Last week her son, Proinsias Ó Rathaille travelled from Dublin via train to Dromod to view the panel in-situ for the first time. He is immensely proud to see his mother's story honoured in this way.
“This (panel) has made my day, it is wonderful seeing it. I came up (to Dromod) on the train and I nearly wept when I got off. It was the first time I had seen it in place,” he acknowledged.
He said that it was particularly poignant as his mother had boarded a train at Dromod, aged just 19, to emigrate to Scotland.
Growing up, Proinsias was aware of his family's link to Republicanism, after all his father Niall, who married Bridie in 1940, was the son of The O'Rahilly, the only rebel leader to die in action in the Easter Rising. His uncle had married a sister of Kevin Barry, who was executed by the British Government during the Irish War of Independence.
Proinsias himself recalls playing with The O'Rahilly's rifle - found by his side in 1916 - as a small boy acknowledging “it was very naughty of me”.
But he acknowledges he was surprised by the extent of his mother's involvement in the Civil War. He said that he had been aware of his mother's 'pals' people such as Cathal Goulding and Moss Twomey, but admitted it wasn't until after she died in 1971 that her story came to light and even then this was only by chance.
“We only found her bag, an attache satchel after she died. I lifted it up and this stuff flew out on the ground. I mean it was filled with letters,” explained Proinsias.
“We had no idea that she had been this involved but when you see the letters you realise there was nobody she didn't know.”
Bridie had typed a short record of some of her experiences but within the bag itself, secreted under a step in the cellar of the family home, Ballinascorney House, were letters from some of the most well known people in Irish and International politics.

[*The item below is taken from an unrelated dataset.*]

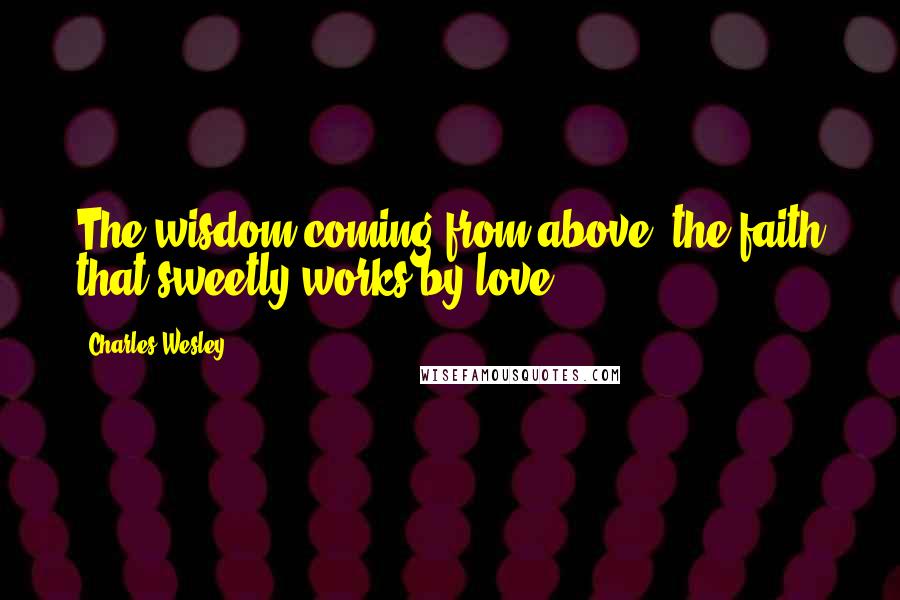 Charles Wesley quotes: The wisdom coming from above, the faith that sweetly works by love.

“I even found a letter a letter from President Roosevelt's wife thanking her so much for bringing over the wool from the woolen mills of the Ha'penny Bridge so that they could make a suit for him, the President, out of the tweed that he loved so much. I mean just extraordinary letters,” said Proinsias.
“If we hadn't found that satchel we would never have known of what she did.”
However, he stresses that his mother's story, and that of all the women who fought, is something which should be shared and honoured.
“This story doesn't just belong to my relatives. This story belongs to our nation and it is important to realise the commitment that these brave women made. She fought beside Liam Mellows and Rory O'Connor. She was tough, she was brave and there were so many other women like her who deserve to be honoured, especially for the year that's in it,” he said.
“I feel Bridie is home especially in this centenary year, this means everything to me. I have shared her story. This (panel) is now here and her story will continue. I felt I had to do that and I am proud to see her recognised at the station she left so many years ago.
“My job is done now. My job is done”.